Closed primary elections in New York are also seen as a way to suppress voters who aren’t registered with one of the two major political parties in the country. In New York, the effect of the closed primary system is that 28% of the state aren’t able to vote in primary elections because they are registered with a third party.

“Closed primaries hamper our democracy,” the advocacy organization Open Primaries’s mission statement reads. “They produce elected officials more accountable to their party than to their constituents. They restrict participation and reinforce division. They exclude independent voters, the largest and fastest growing sector of the electorate. And closed primaries make it more difficult for the American people — voters and elected officials alike — to come together across ideological lines.”

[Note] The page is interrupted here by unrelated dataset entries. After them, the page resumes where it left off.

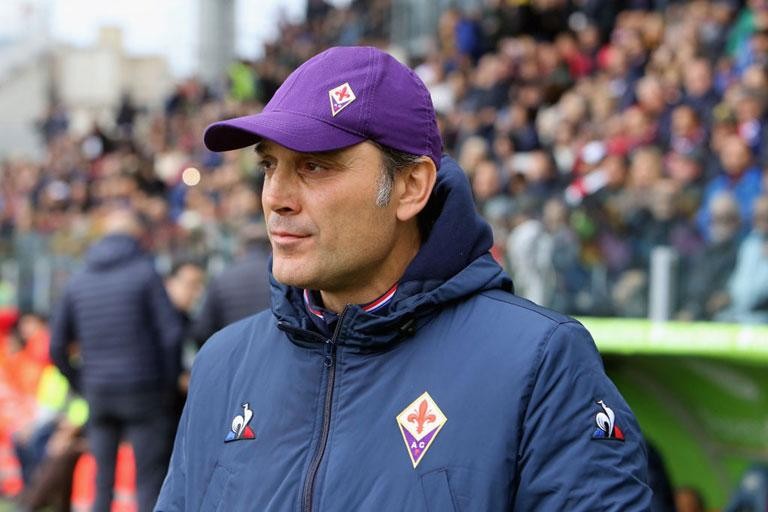 MONTELLA'S PRESS CONFERENCE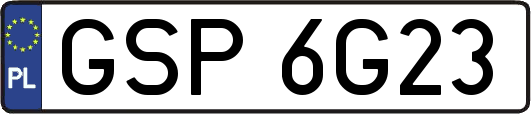 GSP6G23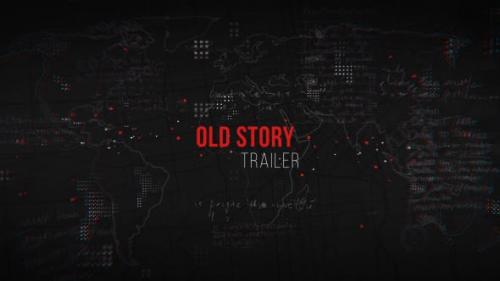 Udemy - Old Story Trailer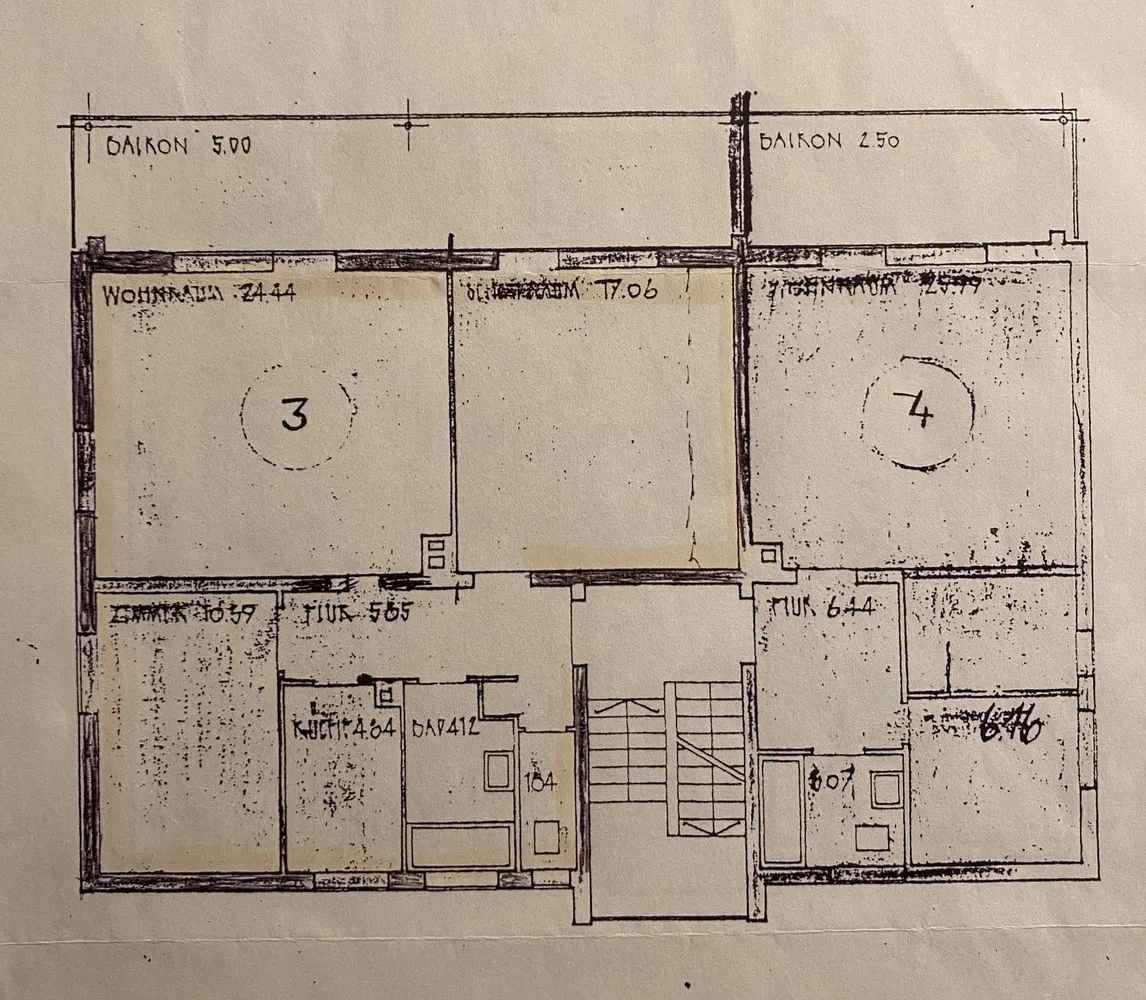 3 Zimmer Wohnung mit 78 m² in Garmisch-Partenkirchen – Bild 3
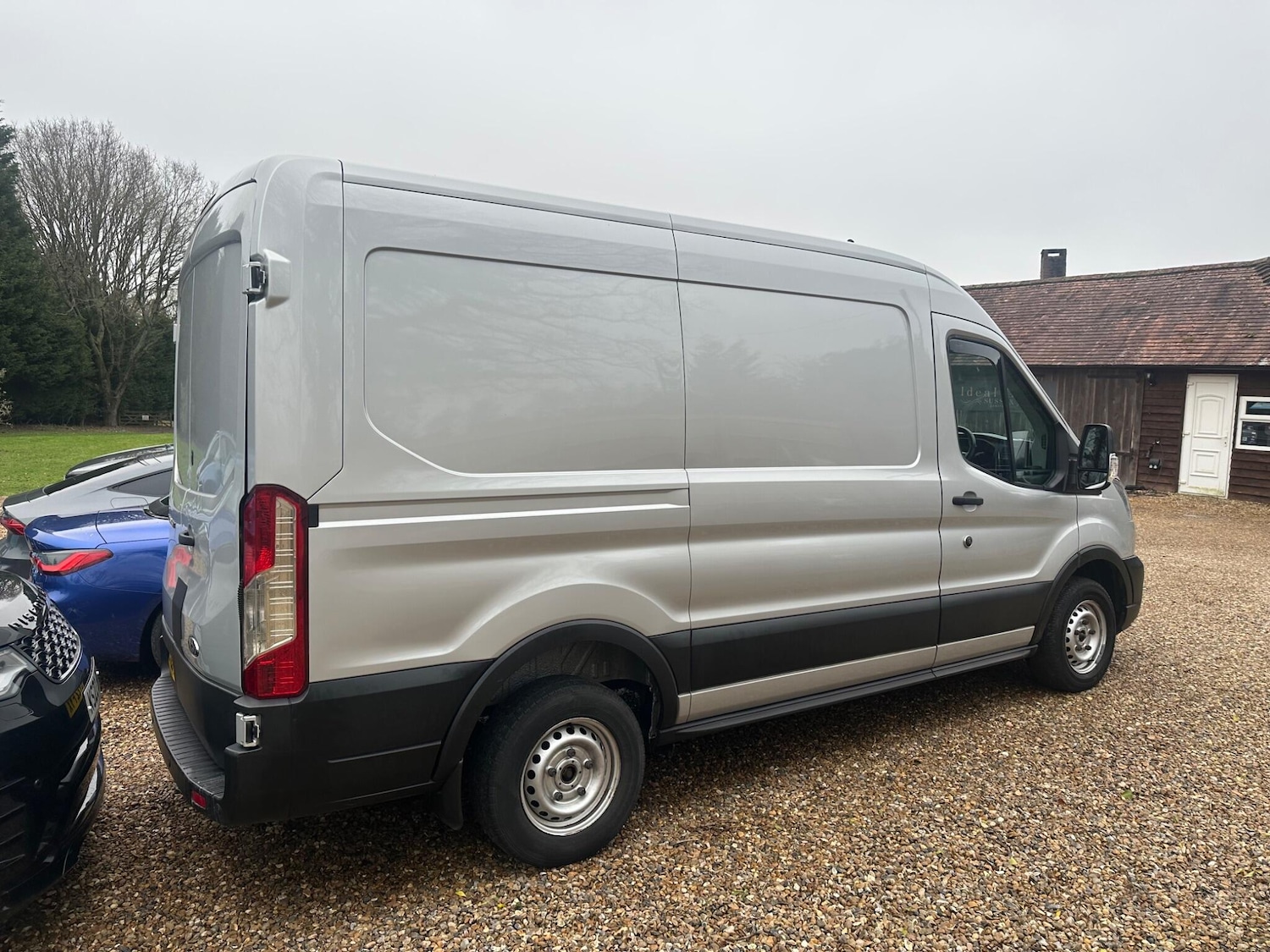 Used Ford Transit 2022 for sale - 77801975: Photo 3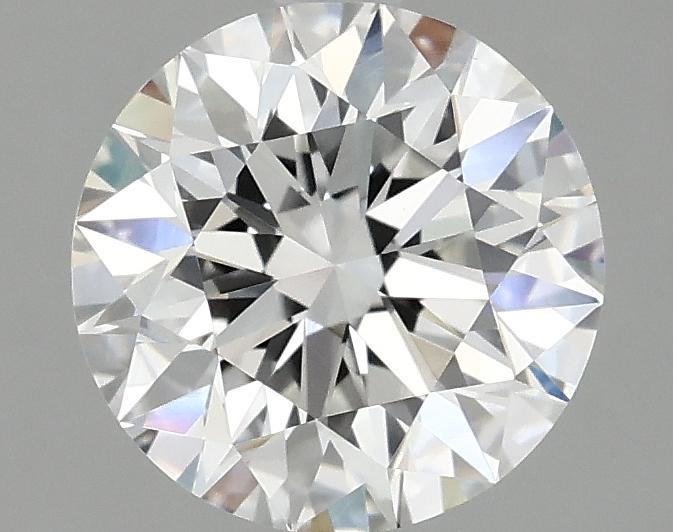 1.91 Carat Round Shaped Excellent Cut VS1 IGI Certified Lab Grown Diamond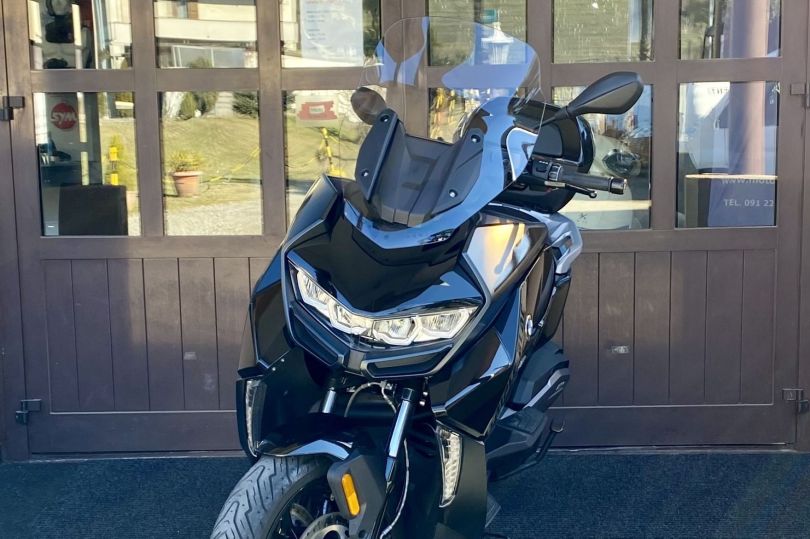 BMW C 400 GT ABS TRIPLE BLACK - COME NUOVO, Magliaso, Switzerland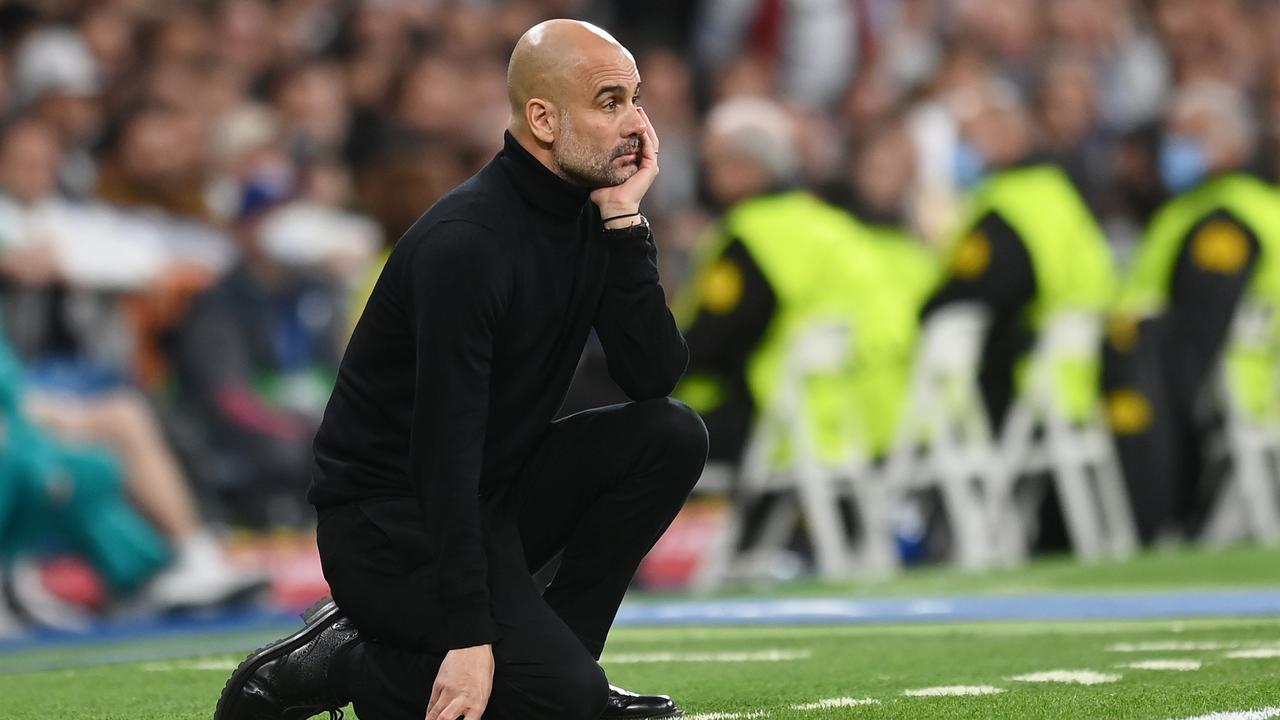 Ảnh bài viết Guardiola: "Tôi không hối hận với những gì toàn đội làm được" 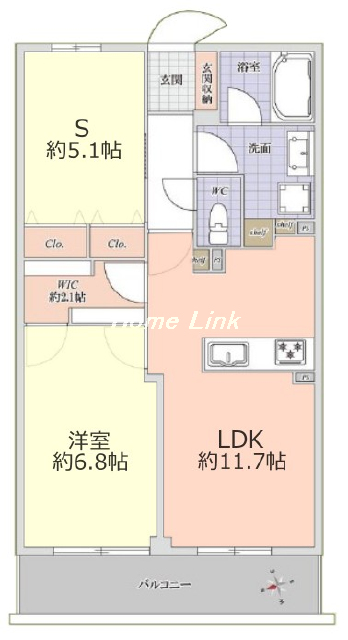 クリオ西高島平参番館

A more recent concern has been ranked choice voting. Ranked choice voting is a type of ballot that allows voters to vote for more than one candidate in a particular race. New York City adopted ranked choice voting for municipal special elections and primaries after 73.5% of voters supported it as a ballot measure in 2019.

Supporters of ranked choice voting cite the new ballots as giving voters the opportunity to vote for more candidates than ever before and have more of a say in elections. Even if an individual’s first place candidate doesn’t win, their lower votes could still help their second, third, fourth or fifth choice candidate win the election.

Opponents, however, do not think so.

“It is sophisticated voter suppression, but it is voter suppression,” former Queens city councilman named Daneek Miller said last year. When he was in office, Miller went so far as to sponsor a failed bill that would have repealed ranked choice voting from the City Charter until November 2021.

But there’s evidence that ranked choice voting did not disenfranchise average voters. The mayoral and council primary elections last June saw a 29% increase in voter turnout, according to a political science professor who talked to a local journalism blog call the City. In fact, about a million New Yorkers voted in that election, and only 15% of those ballots ended up “wasted” – which is when a voter votes only for candidate who didn’t make the top two spots of the race. In the 2013 mayoral primary, that number had been 33%.